We need to class balance the valid set by Downsampling the larger class to match the smaller one.

In [57]:
def df_to_json(df, json_path, shuffle=True, balance_classes=False, seed=42):
    if balance_classes:
        # Split into PD and HC
        pd_df = df[df['label'] == 'PD']
        hc_df = df[df['label'] == 'HC']

        # Find the smaller class size
        min_size = min(len(pd_df), len(hc_df))

        # Downsample both classes
        pd_df = pd_df.sample(n=min_size, random_state=seed)
        hc_df = hc_df.sample(n=min_size, random_state=seed)

        # Combine and shuffle
        df = pd.concat([pd_df, hc_df], axis=0)
    
    if shuffle:
        df = df.sample(frac=1, random_state=seed).reset_index(drop=True)
    data = {}
    for _, row in df.iterrows():
        utt_id = os.path.splitext(row['filename'])[0]  # unique id
        # Getting info
        audioinfo = torchaudio.info(row['full_path'])
        # Compute the duration in seconds.
        # This is the number of samples divided by the sampling frequency
        duration = audioinfo.num_frames / audioinfo.sample_rate
        
        data[utt_id] = {
            "path": row['full_path'],
            "spk_id": row['speaker_id'],
            "length": duration,
            "detection": row['label']
        }
    with open(json_path, "w") as f:
        json.dump(data, f, indent=4)
        

In [15]:

df_to_json(train_df, "train.json", shuffle=True, balance_classes=False, seed=seed_value)
df_to_json(valid_df, "valid.json", shuffle=True, balance_classes=True, seed=seed_value)
df_to_json(test_df, "test.json", shuffle=True, balance_classes=False, seed=seed_value)  # usually test is untouched


In [16]:

print("train:-")
plot_class_balance("train.json")
print("valid:-")
plot_class_balance("valid.json")
print("test:-")
plot_class_balance("test.json")


train:-
PD: 325 samples
HC: 324 samples
valid:-
PD: 32 samples
HC: 32 samples
test:-
HC: 38 samples
PD: 48 samples


#### sanity check : to show that there is not overlap betweeen train and test
(1) Compare by Audio Paths (Most Reliable)

In [52]:


def load_paths(json_path):
    with open(json_path, "r") as f:
        data = json.load(f)
    return set(ex["path"] for ex in data.values())

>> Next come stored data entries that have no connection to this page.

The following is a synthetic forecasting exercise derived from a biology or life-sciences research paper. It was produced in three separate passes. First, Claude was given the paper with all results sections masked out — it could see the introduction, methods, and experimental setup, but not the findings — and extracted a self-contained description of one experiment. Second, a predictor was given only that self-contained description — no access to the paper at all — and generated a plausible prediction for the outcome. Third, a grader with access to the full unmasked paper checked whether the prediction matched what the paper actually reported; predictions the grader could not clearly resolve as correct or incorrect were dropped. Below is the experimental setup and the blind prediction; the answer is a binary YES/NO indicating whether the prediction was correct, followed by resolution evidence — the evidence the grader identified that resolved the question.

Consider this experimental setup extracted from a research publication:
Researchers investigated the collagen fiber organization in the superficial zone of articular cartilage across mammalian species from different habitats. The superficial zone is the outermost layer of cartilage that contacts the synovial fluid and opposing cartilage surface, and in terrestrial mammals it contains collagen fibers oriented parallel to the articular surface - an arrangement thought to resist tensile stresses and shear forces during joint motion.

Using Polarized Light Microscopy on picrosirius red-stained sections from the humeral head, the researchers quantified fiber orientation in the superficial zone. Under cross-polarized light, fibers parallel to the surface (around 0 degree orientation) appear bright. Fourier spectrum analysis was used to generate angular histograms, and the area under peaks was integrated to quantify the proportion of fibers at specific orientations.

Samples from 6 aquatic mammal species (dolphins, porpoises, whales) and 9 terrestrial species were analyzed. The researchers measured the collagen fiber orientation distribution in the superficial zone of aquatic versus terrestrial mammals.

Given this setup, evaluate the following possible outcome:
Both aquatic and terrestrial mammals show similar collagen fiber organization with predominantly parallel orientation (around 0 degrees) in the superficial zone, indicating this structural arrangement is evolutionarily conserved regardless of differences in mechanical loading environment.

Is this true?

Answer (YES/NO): NO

def load_speakers(json_path):
    with open(json_path, "r") as f:
        data = json.load(f)
    return set(ex["spk_id"] for ex in data.values())



In [17]:

train_paths = load_paths("train.json")
valid_paths = load_paths("valid.json")
test_paths = load_paths("test.json")

overlap = train_paths.intersection(test_paths)
print(f"\n Number of overlapping audio files between train and test: {len(overlap)}")
if overlap:
    print("Some overlapping files:")
    for p in list(overlap)[:10]:  # show first 10
        print("-", p)

overlap = train_paths.intersection(valid_paths)
print(f"\n Number of overlapping audio files between train and valid: {len(overlap)}")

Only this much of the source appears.